In a decision entered on June 18, 2020, the Court of Appeals reversed the District Court's decision upholding Illinois' requirements and remanded the case to the District Court for a decision on the merits. The Court of Appeals ruled that the District Court erred by failing to conduct its own analysis and relying instead on the Court of Appeals' decision in Tripp v. Scholz, which upheld the challenged requirements. Even if the requirements had been previously upheld, the Court of Appeals concluded, "[t]he district court erred by automatically concluding that the holding in Tripp controls this case instead of applying the fact-intensive analysis required by the Anderson-Burdick balancing test.
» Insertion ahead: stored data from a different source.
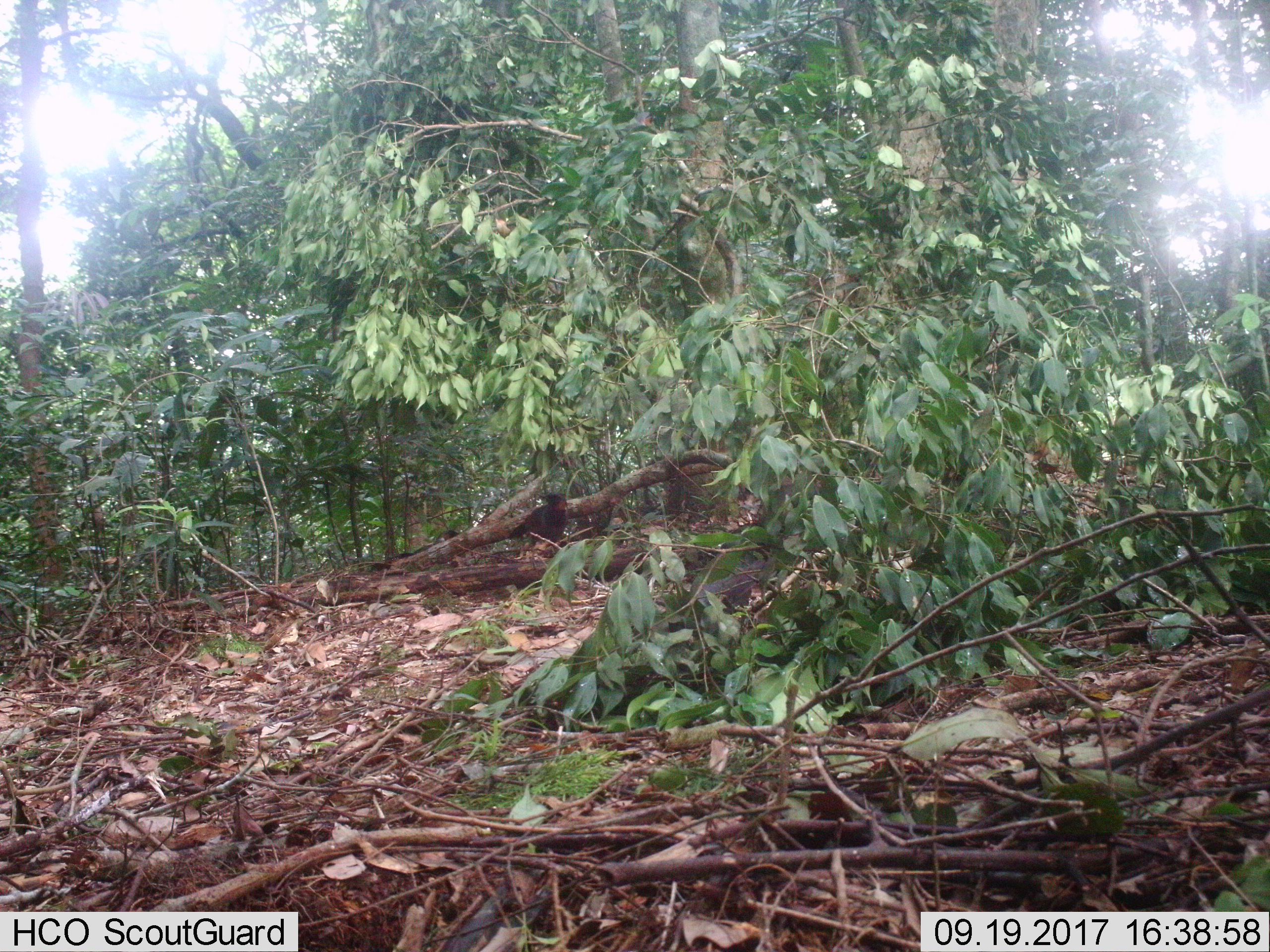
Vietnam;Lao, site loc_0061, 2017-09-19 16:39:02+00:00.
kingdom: Animalia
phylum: Chordata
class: Aves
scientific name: Aves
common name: bird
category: unidentified bird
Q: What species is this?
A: Unidentified bird (bird) (Aves).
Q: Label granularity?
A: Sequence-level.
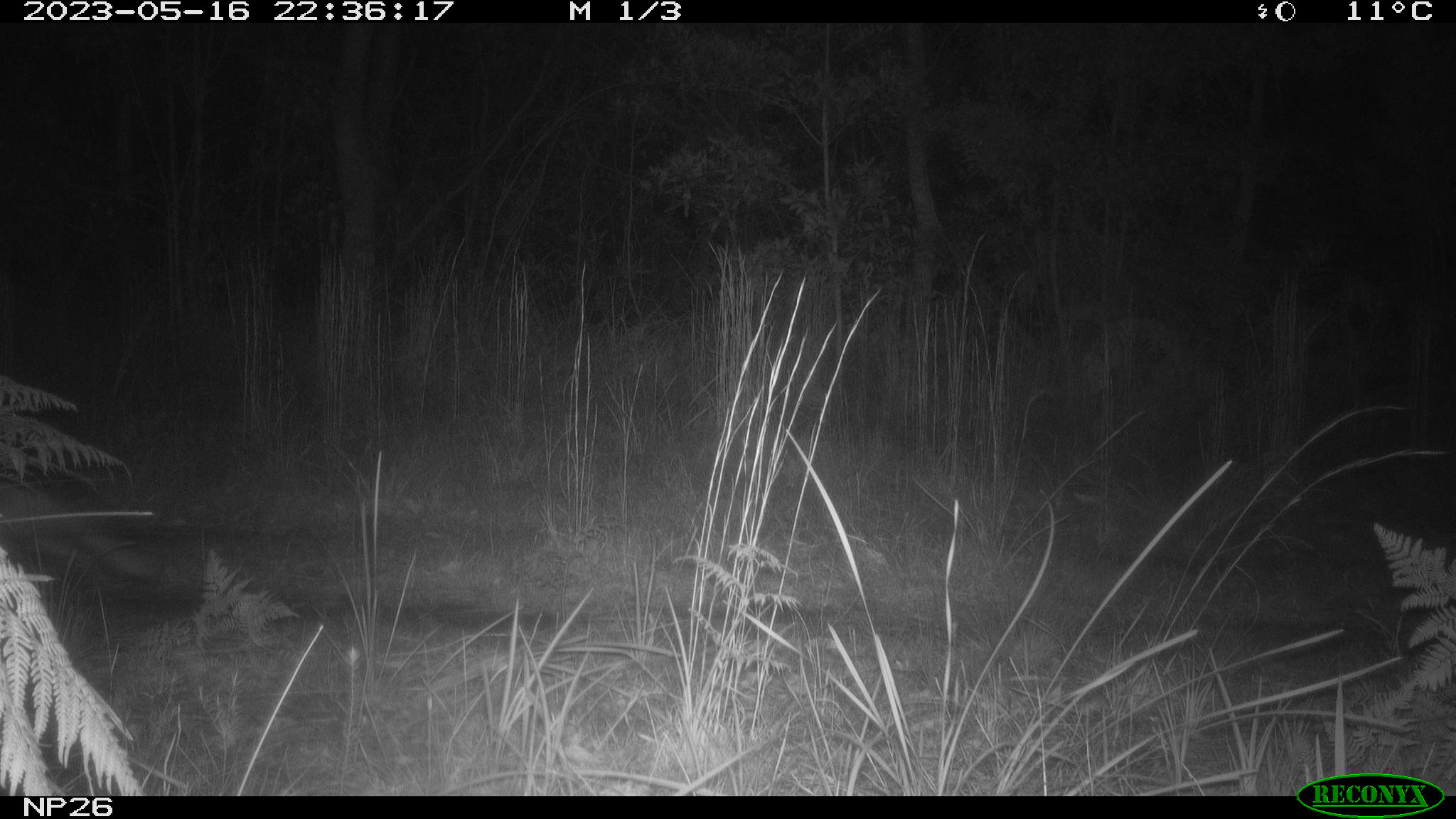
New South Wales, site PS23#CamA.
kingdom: Animalia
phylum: Chordata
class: Mammalia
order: Carnivora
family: Canidae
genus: Vulpes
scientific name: Vulpes vulpes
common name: red fox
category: fox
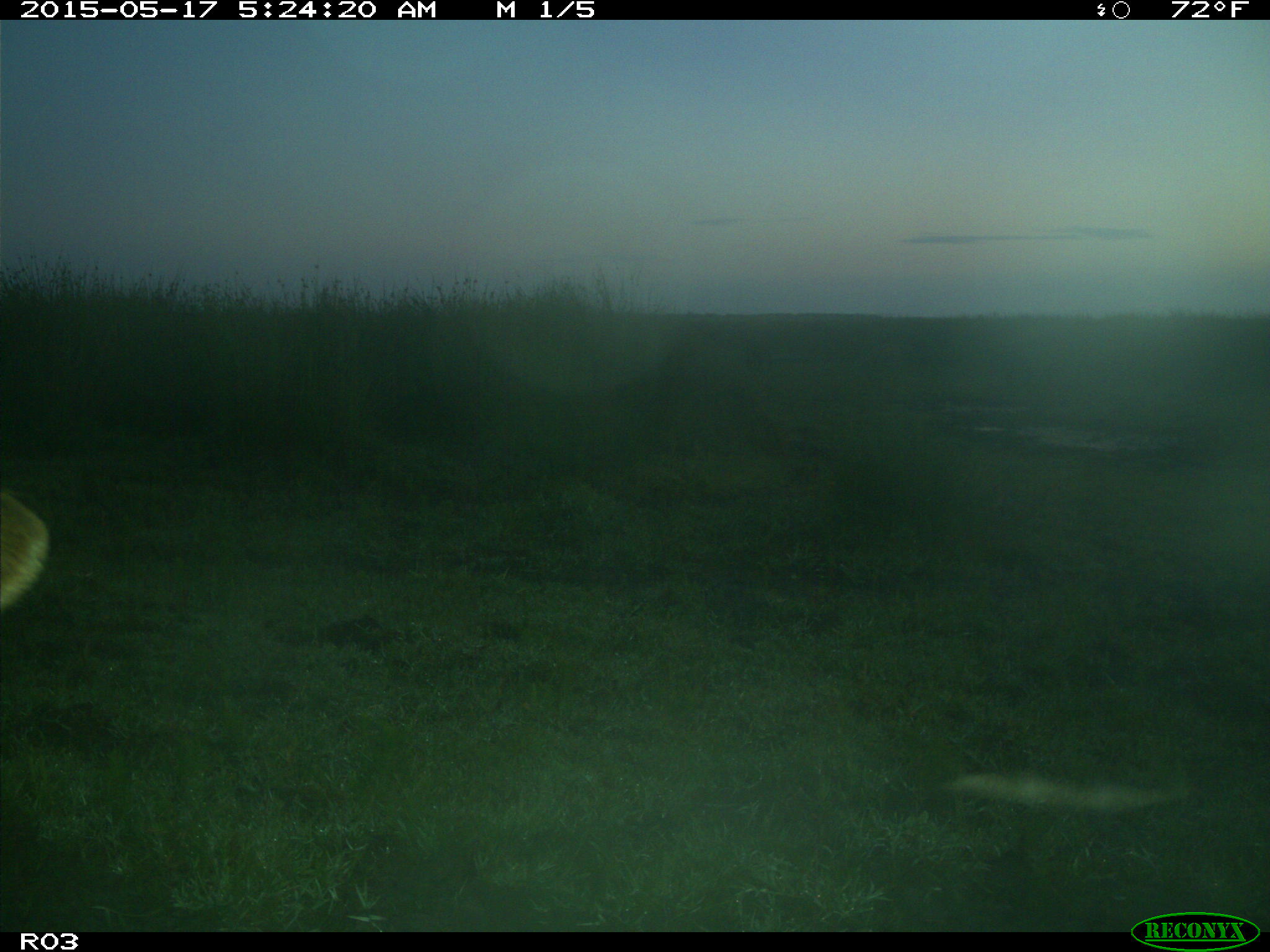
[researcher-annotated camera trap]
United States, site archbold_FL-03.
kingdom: Animalia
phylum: Chordata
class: Mammalia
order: Artiodactyla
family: Bovidae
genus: Bos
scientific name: Bos taurus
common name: domestic cow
Bos taurus (domestic cow).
This decision is especially important because the Court of Appeals acknowledged that Tripp relied on a critical factual error that undermines its rationale. It therefore acknowledged that "Tripp's applicability to this case is limited" (Opinion at 11 & n.7). As a result, on remand, Gill will be free to attack the constitutionality of Illinois' requirements without the burden of distinguishing the Court of Appeals' decision upholding them in Tripp.
Illinois' requirements for independent candidates for U.S. House are among the most burdensome in the nation. They include a 5 percent signature requirement, 90-day petitioning period and notarization requirement. No independent candidate for U.S. House has been able to comply with them, when the candidate's petitions were challenged, since 1974.